TEKS BACAAN ->
□ □ □ □

Kamis, 19 Oktober 2023

Sejarah Bahasa (87): Bahasa Batin Wilayah Pedalaman Sumatra, Ulu Sungai Batanghari; Dialek-Dialek Bahasa Melayu di Jambi


*Untuk melihat semua artikel Sejarah Bahasa dalam blog ini Klik Disini

Suku Batin adalah suku Melayu di provinsi Jambi di pedalaman Sumatra menganut sistem matrilineal. Orang Batin berasal dari orang yg mendiami daerah pegunungan seperti orang Kerinci, menggunakan bahasa Melayu dialek Jambi, sedikit campuran dialek bahasa Minang. Kebudayaan orang Batin kebudayaan berunsur Melayu dan mengalami perpaduan budaya Minangkabau. Wilayah: Jangkat, Muara Siau, Bangko, Tabir, Pauh, Muara Bungo, Rantau Pandan, Tebo Ulu, dan Tebo Ilir.


Bahasa Melayu Jambi adalah dialek bahasa Melayu yang dituturkan khususnya di wilayah provinsi Jambi, bagian selatan provinsi Riau dan bagian utara provinsi Sumatera Selatan. Terdapat dua kontroversi mengenai Bahasa Jambi dengan bahasa Melayu. Sebagian pakar bahasa menganggap bahasa ini sebagai dialek Melayu, karena banyaknya kesamaan kosakata dan bentuk tuturan di dalamnya. Sedangkan yang lain justru beranggapan bahasa ini merupakan bahasa mandiri yang berbeda dengan Melayu. Bahasa Melayu Jambi atau masyarakat Jambi sering menyebut dengan Baso Jambi, yang masih satu rumpun dengan bahasa melayu lainnya di Nusantara, yakni rumpun bahasa Austronesia. Bahasa Melayu Jambi sendiri terkenal dengan dialek "O" nya mirip dengan bahasa Melayu Palembang dan bahasa Melayu Bengkulu yang sama-sama berdialek "O". Bahasa Melayu Jambi digunakan untuk berinteraksi antar suku yang ada di provinsi Jambi. Bahasa Melayu Jambi memiliki delapan dialek: Dialek Kota Jambi, Muaro Jambi, Batanghari, Jabung, Tebo, Bungo, Sarolangun, Merangin (Wikipedia)

□ □ □ □

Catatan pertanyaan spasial

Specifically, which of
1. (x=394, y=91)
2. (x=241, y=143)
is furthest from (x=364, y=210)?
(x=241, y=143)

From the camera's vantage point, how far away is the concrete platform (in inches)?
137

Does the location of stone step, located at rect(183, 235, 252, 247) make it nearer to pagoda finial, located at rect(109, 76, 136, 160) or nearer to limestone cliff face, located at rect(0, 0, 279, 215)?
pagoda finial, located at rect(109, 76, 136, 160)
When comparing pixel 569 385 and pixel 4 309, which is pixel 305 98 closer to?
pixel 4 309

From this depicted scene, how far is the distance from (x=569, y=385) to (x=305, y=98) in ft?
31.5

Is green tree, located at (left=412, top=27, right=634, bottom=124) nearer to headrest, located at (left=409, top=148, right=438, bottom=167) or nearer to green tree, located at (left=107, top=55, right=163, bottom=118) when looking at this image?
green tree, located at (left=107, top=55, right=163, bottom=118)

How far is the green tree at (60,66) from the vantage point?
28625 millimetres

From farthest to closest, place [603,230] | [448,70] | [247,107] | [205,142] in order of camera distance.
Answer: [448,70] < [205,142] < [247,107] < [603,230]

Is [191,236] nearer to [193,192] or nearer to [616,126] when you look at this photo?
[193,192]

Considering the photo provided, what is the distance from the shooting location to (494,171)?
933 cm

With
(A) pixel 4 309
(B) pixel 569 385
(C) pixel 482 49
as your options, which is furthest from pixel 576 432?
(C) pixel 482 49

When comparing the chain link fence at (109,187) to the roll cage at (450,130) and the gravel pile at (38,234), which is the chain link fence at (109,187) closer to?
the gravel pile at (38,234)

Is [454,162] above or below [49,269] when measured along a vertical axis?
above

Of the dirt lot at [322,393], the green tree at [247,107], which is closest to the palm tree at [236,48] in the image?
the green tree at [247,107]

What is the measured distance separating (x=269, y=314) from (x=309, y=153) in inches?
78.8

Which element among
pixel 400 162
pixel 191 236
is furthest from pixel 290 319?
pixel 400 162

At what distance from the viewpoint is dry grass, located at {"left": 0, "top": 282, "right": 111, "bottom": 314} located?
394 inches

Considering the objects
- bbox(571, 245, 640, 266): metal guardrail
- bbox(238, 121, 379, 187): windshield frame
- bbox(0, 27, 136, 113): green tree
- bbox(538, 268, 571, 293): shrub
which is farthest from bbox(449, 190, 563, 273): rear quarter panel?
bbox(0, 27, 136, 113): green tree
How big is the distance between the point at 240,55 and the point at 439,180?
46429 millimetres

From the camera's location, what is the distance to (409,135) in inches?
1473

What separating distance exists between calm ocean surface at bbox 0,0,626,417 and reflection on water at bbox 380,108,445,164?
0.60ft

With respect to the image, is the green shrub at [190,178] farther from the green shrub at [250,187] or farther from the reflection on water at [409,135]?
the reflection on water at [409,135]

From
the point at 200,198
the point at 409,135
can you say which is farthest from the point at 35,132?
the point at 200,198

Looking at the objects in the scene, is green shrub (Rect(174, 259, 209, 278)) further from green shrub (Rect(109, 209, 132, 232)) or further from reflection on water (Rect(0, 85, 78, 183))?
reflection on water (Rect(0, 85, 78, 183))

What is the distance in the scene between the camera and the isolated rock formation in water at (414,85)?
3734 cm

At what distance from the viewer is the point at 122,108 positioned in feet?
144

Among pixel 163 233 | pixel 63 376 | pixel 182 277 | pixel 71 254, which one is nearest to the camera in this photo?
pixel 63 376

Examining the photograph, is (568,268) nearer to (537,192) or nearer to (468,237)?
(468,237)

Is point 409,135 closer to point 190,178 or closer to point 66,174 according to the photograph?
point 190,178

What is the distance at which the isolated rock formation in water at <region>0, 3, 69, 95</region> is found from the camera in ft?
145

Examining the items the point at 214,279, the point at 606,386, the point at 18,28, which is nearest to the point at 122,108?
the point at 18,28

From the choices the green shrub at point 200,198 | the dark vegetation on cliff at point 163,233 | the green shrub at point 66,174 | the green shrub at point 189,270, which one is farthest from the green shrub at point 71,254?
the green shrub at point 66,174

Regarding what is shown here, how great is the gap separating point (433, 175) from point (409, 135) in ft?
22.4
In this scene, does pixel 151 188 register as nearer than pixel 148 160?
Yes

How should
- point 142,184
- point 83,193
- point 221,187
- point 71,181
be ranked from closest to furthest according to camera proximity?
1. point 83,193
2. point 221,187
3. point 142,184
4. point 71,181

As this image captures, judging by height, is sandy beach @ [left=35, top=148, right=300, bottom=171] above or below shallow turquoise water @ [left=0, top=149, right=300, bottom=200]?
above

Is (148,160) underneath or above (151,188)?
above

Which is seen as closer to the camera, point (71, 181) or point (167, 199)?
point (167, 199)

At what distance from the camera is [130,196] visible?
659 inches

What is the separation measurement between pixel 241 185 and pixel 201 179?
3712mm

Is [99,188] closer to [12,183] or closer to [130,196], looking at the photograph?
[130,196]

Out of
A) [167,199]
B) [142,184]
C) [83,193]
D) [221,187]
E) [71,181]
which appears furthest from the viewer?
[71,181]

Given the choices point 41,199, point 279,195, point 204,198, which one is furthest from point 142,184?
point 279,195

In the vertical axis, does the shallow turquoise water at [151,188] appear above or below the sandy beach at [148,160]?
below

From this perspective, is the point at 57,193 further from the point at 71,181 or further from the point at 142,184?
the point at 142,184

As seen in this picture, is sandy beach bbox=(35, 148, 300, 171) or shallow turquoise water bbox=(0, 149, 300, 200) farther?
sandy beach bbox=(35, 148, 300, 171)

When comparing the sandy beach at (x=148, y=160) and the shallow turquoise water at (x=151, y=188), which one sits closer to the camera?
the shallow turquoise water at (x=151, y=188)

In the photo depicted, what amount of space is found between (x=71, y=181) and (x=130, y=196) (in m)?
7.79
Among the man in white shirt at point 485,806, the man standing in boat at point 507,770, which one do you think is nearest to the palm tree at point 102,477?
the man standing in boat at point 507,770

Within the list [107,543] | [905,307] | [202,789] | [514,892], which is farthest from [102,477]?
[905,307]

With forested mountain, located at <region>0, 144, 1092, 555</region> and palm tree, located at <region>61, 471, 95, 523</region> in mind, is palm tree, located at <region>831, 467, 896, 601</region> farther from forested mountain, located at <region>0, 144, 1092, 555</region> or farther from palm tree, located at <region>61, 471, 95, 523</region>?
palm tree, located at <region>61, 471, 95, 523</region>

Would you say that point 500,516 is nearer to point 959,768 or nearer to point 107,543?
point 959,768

□ □ □ □

SOAL LATIHAN ->
a) Tentukan apakah setiap pernyataan berikut sesuai dengan bacaan tentang Suku Batin dan Bahasa Melayu Jambi: (i) Suku Batin menganut sistem matrilineal; (ii) semua pakar bahasa sepakat bahwa Bahasa Jambi adalah dialek Melayu; (iii) Bahasa Melayu Jambi memiliki enam dialek. Jawab ya atau tidak untuk masing-masing, lalu kutip kata-kata bacaan yang menentukan jawaban itu.
b) Kutip bagian bacaan tentang Suku Batin dan Bahasa Melayu Jambi yang diawali dengan kata-kata yang memuat "Kamis, 19 Oktober" dan diakhiri dengan "dan Tebo Ilir.".

KUNCI JAWABAN ->
a)
(i) Ya. Bacaan menyatakan bahwa Suku Batin "menganut sistem matrilineal".
(ii) Tidak. Bacaan menyebutkan bahwa "Sedangkan yang lain justru beranggapan bahasa ini merupakan bahasa mandiri yang berbeda dengan Melayu."
(iii) Tidak. Bacaan menyatakan bahwa "Bahasa Melayu Jambi memiliki delapan dialek".

b)
Kamis, 19 Oktober 2023

Sejarah Bahasa (87): Bahasa Batin Wilayah Pedalaman Sumatra, Ulu Sungai Batanghari; Dialek-Dialek Bahasa Melayu di Jambi


*Untuk melihat semua artikel Sejarah Bahasa dalam blog ini Klik Disini

Suku Batin adalah suku Melayu di provinsi Jambi di pedalaman Sumatra menganut sistem matrilineal. Orang Batin berasal dari orang yg mendiami daerah pegunungan seperti orang Kerinci, menggunakan bahasa Melayu dialek Jambi, sedikit campuran dialek bahasa Minang. Kebudayaan orang Batin kebudayaan berunsur Melayu dan mengalami perpaduan budaya Minangkabau. Wilayah: Jangkat, Muara Siau, Bangko, Tabir, Pauh, Muara Bungo, Rantau Pandan, Tebo Ulu, dan Tebo Ilir.